_PROBLEM TO SOLVE:_
Copy the data from its first line through the line containing "101L257 174L276 182L296", replacing "Outline" with "Trace" and keeping everything else the same. Omit the pictures from your copy.

_RECORD LIST:_

________________________________________

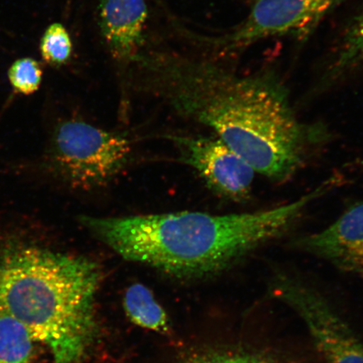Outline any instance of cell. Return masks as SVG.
<instances>
[{
    "mask_svg": "<svg viewBox=\"0 0 363 363\" xmlns=\"http://www.w3.org/2000/svg\"><path fill=\"white\" fill-rule=\"evenodd\" d=\"M328 190L320 184L292 203L233 215L184 211L128 217L82 216L80 222L126 260L176 275H203L228 267L281 237Z\"/></svg>",
    "mask_w": 363,
    "mask_h": 363,
    "instance_id": "6da1fadb",
    "label": "cell"
},
{
    "mask_svg": "<svg viewBox=\"0 0 363 363\" xmlns=\"http://www.w3.org/2000/svg\"><path fill=\"white\" fill-rule=\"evenodd\" d=\"M174 101L257 174L276 182L296 174L320 135L295 116L287 89L269 72L238 76L214 69Z\"/></svg>",
    "mask_w": 363,
    "mask_h": 363,
    "instance_id": "7a4b0ae2",
    "label": "cell"
},
{
    "mask_svg": "<svg viewBox=\"0 0 363 363\" xmlns=\"http://www.w3.org/2000/svg\"><path fill=\"white\" fill-rule=\"evenodd\" d=\"M99 267L84 257L30 245L0 246V314L16 320L52 354L77 363L96 334Z\"/></svg>",
    "mask_w": 363,
    "mask_h": 363,
    "instance_id": "3957f363",
    "label": "cell"
},
{
    "mask_svg": "<svg viewBox=\"0 0 363 363\" xmlns=\"http://www.w3.org/2000/svg\"><path fill=\"white\" fill-rule=\"evenodd\" d=\"M131 147L125 136L81 121L57 125L50 158L57 174L79 189L108 184L128 162Z\"/></svg>",
    "mask_w": 363,
    "mask_h": 363,
    "instance_id": "277c9868",
    "label": "cell"
},
{
    "mask_svg": "<svg viewBox=\"0 0 363 363\" xmlns=\"http://www.w3.org/2000/svg\"><path fill=\"white\" fill-rule=\"evenodd\" d=\"M345 0H254L245 20L220 40L228 50L247 48L260 40L308 38Z\"/></svg>",
    "mask_w": 363,
    "mask_h": 363,
    "instance_id": "5b68a950",
    "label": "cell"
},
{
    "mask_svg": "<svg viewBox=\"0 0 363 363\" xmlns=\"http://www.w3.org/2000/svg\"><path fill=\"white\" fill-rule=\"evenodd\" d=\"M274 293L302 318L326 362L363 363V345L320 295L284 277Z\"/></svg>",
    "mask_w": 363,
    "mask_h": 363,
    "instance_id": "8992f818",
    "label": "cell"
},
{
    "mask_svg": "<svg viewBox=\"0 0 363 363\" xmlns=\"http://www.w3.org/2000/svg\"><path fill=\"white\" fill-rule=\"evenodd\" d=\"M171 140L184 162L216 193L235 201L249 199L256 171L220 138L175 135Z\"/></svg>",
    "mask_w": 363,
    "mask_h": 363,
    "instance_id": "52a82bcc",
    "label": "cell"
},
{
    "mask_svg": "<svg viewBox=\"0 0 363 363\" xmlns=\"http://www.w3.org/2000/svg\"><path fill=\"white\" fill-rule=\"evenodd\" d=\"M297 246L347 272H363V203L353 206L328 228L297 240Z\"/></svg>",
    "mask_w": 363,
    "mask_h": 363,
    "instance_id": "ba28073f",
    "label": "cell"
},
{
    "mask_svg": "<svg viewBox=\"0 0 363 363\" xmlns=\"http://www.w3.org/2000/svg\"><path fill=\"white\" fill-rule=\"evenodd\" d=\"M147 19L145 0H103L101 30L113 57L125 60L134 55L142 40Z\"/></svg>",
    "mask_w": 363,
    "mask_h": 363,
    "instance_id": "9c48e42d",
    "label": "cell"
},
{
    "mask_svg": "<svg viewBox=\"0 0 363 363\" xmlns=\"http://www.w3.org/2000/svg\"><path fill=\"white\" fill-rule=\"evenodd\" d=\"M363 68V10L349 23L340 36L326 68L328 82L352 74Z\"/></svg>",
    "mask_w": 363,
    "mask_h": 363,
    "instance_id": "30bf717a",
    "label": "cell"
},
{
    "mask_svg": "<svg viewBox=\"0 0 363 363\" xmlns=\"http://www.w3.org/2000/svg\"><path fill=\"white\" fill-rule=\"evenodd\" d=\"M124 308L129 319L140 328L162 334L169 331V322L166 312L146 286L131 285L125 294Z\"/></svg>",
    "mask_w": 363,
    "mask_h": 363,
    "instance_id": "8fae6325",
    "label": "cell"
},
{
    "mask_svg": "<svg viewBox=\"0 0 363 363\" xmlns=\"http://www.w3.org/2000/svg\"><path fill=\"white\" fill-rule=\"evenodd\" d=\"M35 342L24 326L0 314V363H34Z\"/></svg>",
    "mask_w": 363,
    "mask_h": 363,
    "instance_id": "7c38bea8",
    "label": "cell"
},
{
    "mask_svg": "<svg viewBox=\"0 0 363 363\" xmlns=\"http://www.w3.org/2000/svg\"><path fill=\"white\" fill-rule=\"evenodd\" d=\"M72 44L65 27L59 23L50 26L40 40V54L44 60L53 66L65 65L70 58Z\"/></svg>",
    "mask_w": 363,
    "mask_h": 363,
    "instance_id": "4fadbf2b",
    "label": "cell"
},
{
    "mask_svg": "<svg viewBox=\"0 0 363 363\" xmlns=\"http://www.w3.org/2000/svg\"><path fill=\"white\" fill-rule=\"evenodd\" d=\"M43 76V67L40 63L30 57L21 58L13 62L8 72L12 88L23 95L35 93L42 84Z\"/></svg>",
    "mask_w": 363,
    "mask_h": 363,
    "instance_id": "5bb4252c",
    "label": "cell"
},
{
    "mask_svg": "<svg viewBox=\"0 0 363 363\" xmlns=\"http://www.w3.org/2000/svg\"><path fill=\"white\" fill-rule=\"evenodd\" d=\"M201 363H274L267 358L251 355V354H235L211 358Z\"/></svg>",
    "mask_w": 363,
    "mask_h": 363,
    "instance_id": "9a60e30c",
    "label": "cell"
},
{
    "mask_svg": "<svg viewBox=\"0 0 363 363\" xmlns=\"http://www.w3.org/2000/svg\"><path fill=\"white\" fill-rule=\"evenodd\" d=\"M362 274H363V272H362Z\"/></svg>",
    "mask_w": 363,
    "mask_h": 363,
    "instance_id": "2e32d148",
    "label": "cell"
}]
</instances>
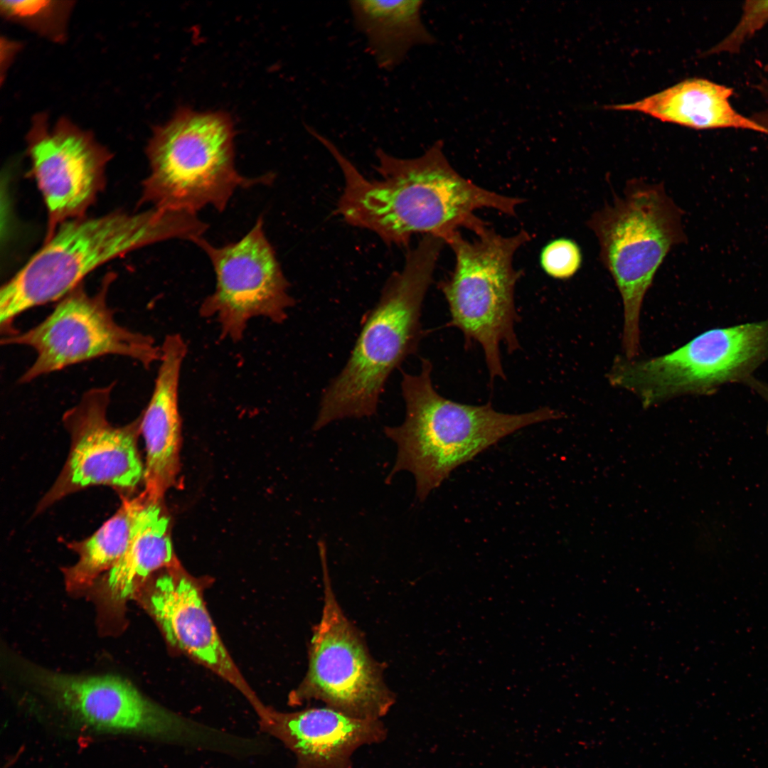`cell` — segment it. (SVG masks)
<instances>
[{"label":"cell","instance_id":"cell-1","mask_svg":"<svg viewBox=\"0 0 768 768\" xmlns=\"http://www.w3.org/2000/svg\"><path fill=\"white\" fill-rule=\"evenodd\" d=\"M309 134L331 154L343 176L337 213L348 224L375 233L388 245L406 246L423 233L448 242L466 228L477 234L486 224L476 217L481 208L516 215L523 200L480 187L450 164L443 142H434L422 155L400 158L376 150V178L369 179L326 137Z\"/></svg>","mask_w":768,"mask_h":768},{"label":"cell","instance_id":"cell-2","mask_svg":"<svg viewBox=\"0 0 768 768\" xmlns=\"http://www.w3.org/2000/svg\"><path fill=\"white\" fill-rule=\"evenodd\" d=\"M208 228L198 214L151 208L114 211L61 223L43 247L0 292V324L13 331L16 316L59 301L98 266L139 248L170 239L193 242Z\"/></svg>","mask_w":768,"mask_h":768},{"label":"cell","instance_id":"cell-3","mask_svg":"<svg viewBox=\"0 0 768 768\" xmlns=\"http://www.w3.org/2000/svg\"><path fill=\"white\" fill-rule=\"evenodd\" d=\"M444 244L425 235L407 251L403 267L388 279L365 316L346 363L324 389L314 430L375 415L388 378L417 352L423 336L422 304Z\"/></svg>","mask_w":768,"mask_h":768},{"label":"cell","instance_id":"cell-4","mask_svg":"<svg viewBox=\"0 0 768 768\" xmlns=\"http://www.w3.org/2000/svg\"><path fill=\"white\" fill-rule=\"evenodd\" d=\"M432 370L430 361L422 358L418 373H402L405 420L399 426L384 428L398 449L388 479L401 471L412 473L420 501L454 469L503 437L528 425L562 417L548 407L508 414L496 411L491 403L471 405L452 401L436 391Z\"/></svg>","mask_w":768,"mask_h":768},{"label":"cell","instance_id":"cell-5","mask_svg":"<svg viewBox=\"0 0 768 768\" xmlns=\"http://www.w3.org/2000/svg\"><path fill=\"white\" fill-rule=\"evenodd\" d=\"M233 138L227 114L179 110L156 128L148 144L150 171L142 203L195 214L206 206L223 212L240 188L272 182V174L247 177L238 172Z\"/></svg>","mask_w":768,"mask_h":768},{"label":"cell","instance_id":"cell-6","mask_svg":"<svg viewBox=\"0 0 768 768\" xmlns=\"http://www.w3.org/2000/svg\"><path fill=\"white\" fill-rule=\"evenodd\" d=\"M682 215L663 183L632 178L622 196L615 195L587 221L597 238L599 260L622 299V343L628 358L639 352L644 298L667 255L686 240Z\"/></svg>","mask_w":768,"mask_h":768},{"label":"cell","instance_id":"cell-7","mask_svg":"<svg viewBox=\"0 0 768 768\" xmlns=\"http://www.w3.org/2000/svg\"><path fill=\"white\" fill-rule=\"evenodd\" d=\"M475 235L470 241L458 232L448 241L454 267L439 288L449 306V326L462 332L466 347L479 344L491 380L504 379L501 345L509 353L520 347L514 292L521 273L513 258L530 237L524 230L503 236L488 226Z\"/></svg>","mask_w":768,"mask_h":768},{"label":"cell","instance_id":"cell-8","mask_svg":"<svg viewBox=\"0 0 768 768\" xmlns=\"http://www.w3.org/2000/svg\"><path fill=\"white\" fill-rule=\"evenodd\" d=\"M767 361L768 319L708 330L658 357L620 356L608 378L648 408L681 395H711L727 383H745Z\"/></svg>","mask_w":768,"mask_h":768},{"label":"cell","instance_id":"cell-9","mask_svg":"<svg viewBox=\"0 0 768 768\" xmlns=\"http://www.w3.org/2000/svg\"><path fill=\"white\" fill-rule=\"evenodd\" d=\"M30 678L56 707L85 729L129 735L226 753L231 733L171 711L113 676L78 677L33 670Z\"/></svg>","mask_w":768,"mask_h":768},{"label":"cell","instance_id":"cell-10","mask_svg":"<svg viewBox=\"0 0 768 768\" xmlns=\"http://www.w3.org/2000/svg\"><path fill=\"white\" fill-rule=\"evenodd\" d=\"M110 279L92 295L80 284L59 300L40 324L1 338V344L26 346L36 352V359L21 375L20 383L107 355L132 358L146 368L160 361L161 346L151 336L115 320L107 302Z\"/></svg>","mask_w":768,"mask_h":768},{"label":"cell","instance_id":"cell-11","mask_svg":"<svg viewBox=\"0 0 768 768\" xmlns=\"http://www.w3.org/2000/svg\"><path fill=\"white\" fill-rule=\"evenodd\" d=\"M319 547L322 613L309 643L306 676L290 695V702L319 700L353 717L378 719L393 705L394 696L383 681L381 666L341 609L331 587L325 545Z\"/></svg>","mask_w":768,"mask_h":768},{"label":"cell","instance_id":"cell-12","mask_svg":"<svg viewBox=\"0 0 768 768\" xmlns=\"http://www.w3.org/2000/svg\"><path fill=\"white\" fill-rule=\"evenodd\" d=\"M114 387L112 383L89 389L63 414V422L70 437V451L36 513L89 486H108L126 498L144 481V465L138 450L142 417L122 426L111 424L107 410Z\"/></svg>","mask_w":768,"mask_h":768},{"label":"cell","instance_id":"cell-13","mask_svg":"<svg viewBox=\"0 0 768 768\" xmlns=\"http://www.w3.org/2000/svg\"><path fill=\"white\" fill-rule=\"evenodd\" d=\"M193 242L206 254L215 275V289L200 312L216 319L223 337L239 341L255 317L279 324L287 319L295 301L266 236L262 216L236 242L215 246L201 237Z\"/></svg>","mask_w":768,"mask_h":768},{"label":"cell","instance_id":"cell-14","mask_svg":"<svg viewBox=\"0 0 768 768\" xmlns=\"http://www.w3.org/2000/svg\"><path fill=\"white\" fill-rule=\"evenodd\" d=\"M27 144L48 210V240L61 223L85 215L103 187L110 154L67 119L50 129L45 114L34 117Z\"/></svg>","mask_w":768,"mask_h":768},{"label":"cell","instance_id":"cell-15","mask_svg":"<svg viewBox=\"0 0 768 768\" xmlns=\"http://www.w3.org/2000/svg\"><path fill=\"white\" fill-rule=\"evenodd\" d=\"M149 606L171 644L235 686L257 715L266 710L235 666L192 580L172 572L161 575L151 589Z\"/></svg>","mask_w":768,"mask_h":768},{"label":"cell","instance_id":"cell-16","mask_svg":"<svg viewBox=\"0 0 768 768\" xmlns=\"http://www.w3.org/2000/svg\"><path fill=\"white\" fill-rule=\"evenodd\" d=\"M259 723L262 731L294 753L298 768H349L357 748L385 735L378 719L353 717L327 706L292 713L269 708Z\"/></svg>","mask_w":768,"mask_h":768},{"label":"cell","instance_id":"cell-17","mask_svg":"<svg viewBox=\"0 0 768 768\" xmlns=\"http://www.w3.org/2000/svg\"><path fill=\"white\" fill-rule=\"evenodd\" d=\"M161 350L153 392L141 415V434L146 452L144 491L156 501L163 500L175 484L180 469L178 385L186 345L181 336L174 334L165 337Z\"/></svg>","mask_w":768,"mask_h":768},{"label":"cell","instance_id":"cell-18","mask_svg":"<svg viewBox=\"0 0 768 768\" xmlns=\"http://www.w3.org/2000/svg\"><path fill=\"white\" fill-rule=\"evenodd\" d=\"M732 90L702 78L681 81L644 99L605 106L607 110L643 113L666 122L697 129L735 128L768 135L752 119L730 105Z\"/></svg>","mask_w":768,"mask_h":768},{"label":"cell","instance_id":"cell-19","mask_svg":"<svg viewBox=\"0 0 768 768\" xmlns=\"http://www.w3.org/2000/svg\"><path fill=\"white\" fill-rule=\"evenodd\" d=\"M420 0H356L348 2L356 29L383 70L401 64L415 46L432 45L434 36L425 26Z\"/></svg>","mask_w":768,"mask_h":768},{"label":"cell","instance_id":"cell-20","mask_svg":"<svg viewBox=\"0 0 768 768\" xmlns=\"http://www.w3.org/2000/svg\"><path fill=\"white\" fill-rule=\"evenodd\" d=\"M170 534L163 500H151L128 548L108 571L105 586L112 600H127L154 572L176 567Z\"/></svg>","mask_w":768,"mask_h":768},{"label":"cell","instance_id":"cell-21","mask_svg":"<svg viewBox=\"0 0 768 768\" xmlns=\"http://www.w3.org/2000/svg\"><path fill=\"white\" fill-rule=\"evenodd\" d=\"M151 501L142 491L126 497L109 520L91 536L73 542L77 562L65 570L67 586L78 590L90 585L103 572L109 571L122 558L135 535Z\"/></svg>","mask_w":768,"mask_h":768},{"label":"cell","instance_id":"cell-22","mask_svg":"<svg viewBox=\"0 0 768 768\" xmlns=\"http://www.w3.org/2000/svg\"><path fill=\"white\" fill-rule=\"evenodd\" d=\"M69 1H1V11L7 19L21 23L56 41L65 35Z\"/></svg>","mask_w":768,"mask_h":768},{"label":"cell","instance_id":"cell-23","mask_svg":"<svg viewBox=\"0 0 768 768\" xmlns=\"http://www.w3.org/2000/svg\"><path fill=\"white\" fill-rule=\"evenodd\" d=\"M582 252L573 240L561 238L548 242L542 250L540 262L542 269L550 277L568 279L580 269Z\"/></svg>","mask_w":768,"mask_h":768},{"label":"cell","instance_id":"cell-24","mask_svg":"<svg viewBox=\"0 0 768 768\" xmlns=\"http://www.w3.org/2000/svg\"><path fill=\"white\" fill-rule=\"evenodd\" d=\"M768 22V1H747L743 14L733 31L709 53H734L739 50L746 39Z\"/></svg>","mask_w":768,"mask_h":768},{"label":"cell","instance_id":"cell-25","mask_svg":"<svg viewBox=\"0 0 768 768\" xmlns=\"http://www.w3.org/2000/svg\"><path fill=\"white\" fill-rule=\"evenodd\" d=\"M745 384L750 387L755 393H757L765 402L768 404V383L764 381L759 380L754 377H752L747 380Z\"/></svg>","mask_w":768,"mask_h":768},{"label":"cell","instance_id":"cell-26","mask_svg":"<svg viewBox=\"0 0 768 768\" xmlns=\"http://www.w3.org/2000/svg\"><path fill=\"white\" fill-rule=\"evenodd\" d=\"M754 119L768 131V110L755 114Z\"/></svg>","mask_w":768,"mask_h":768},{"label":"cell","instance_id":"cell-27","mask_svg":"<svg viewBox=\"0 0 768 768\" xmlns=\"http://www.w3.org/2000/svg\"><path fill=\"white\" fill-rule=\"evenodd\" d=\"M767 73V77L764 78L762 82L757 85V90L762 94V95L768 100V66L765 68Z\"/></svg>","mask_w":768,"mask_h":768}]
</instances>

________________________________________

_SOLVED PROBLEM:_
Trace any instance of cell. Return masks as SVG.
<instances>
[{
    "mask_svg": "<svg viewBox=\"0 0 363 363\" xmlns=\"http://www.w3.org/2000/svg\"><path fill=\"white\" fill-rule=\"evenodd\" d=\"M328 190L320 184L292 203L233 215L184 211L128 217L82 216L80 222L126 260L176 275H203L228 267L281 237Z\"/></svg>",
    "mask_w": 363,
    "mask_h": 363,
    "instance_id": "6da1fadb",
    "label": "cell"
},
{
    "mask_svg": "<svg viewBox=\"0 0 363 363\" xmlns=\"http://www.w3.org/2000/svg\"><path fill=\"white\" fill-rule=\"evenodd\" d=\"M174 101L257 174L276 182L296 174L320 135L295 116L287 89L269 72L238 76L214 69Z\"/></svg>",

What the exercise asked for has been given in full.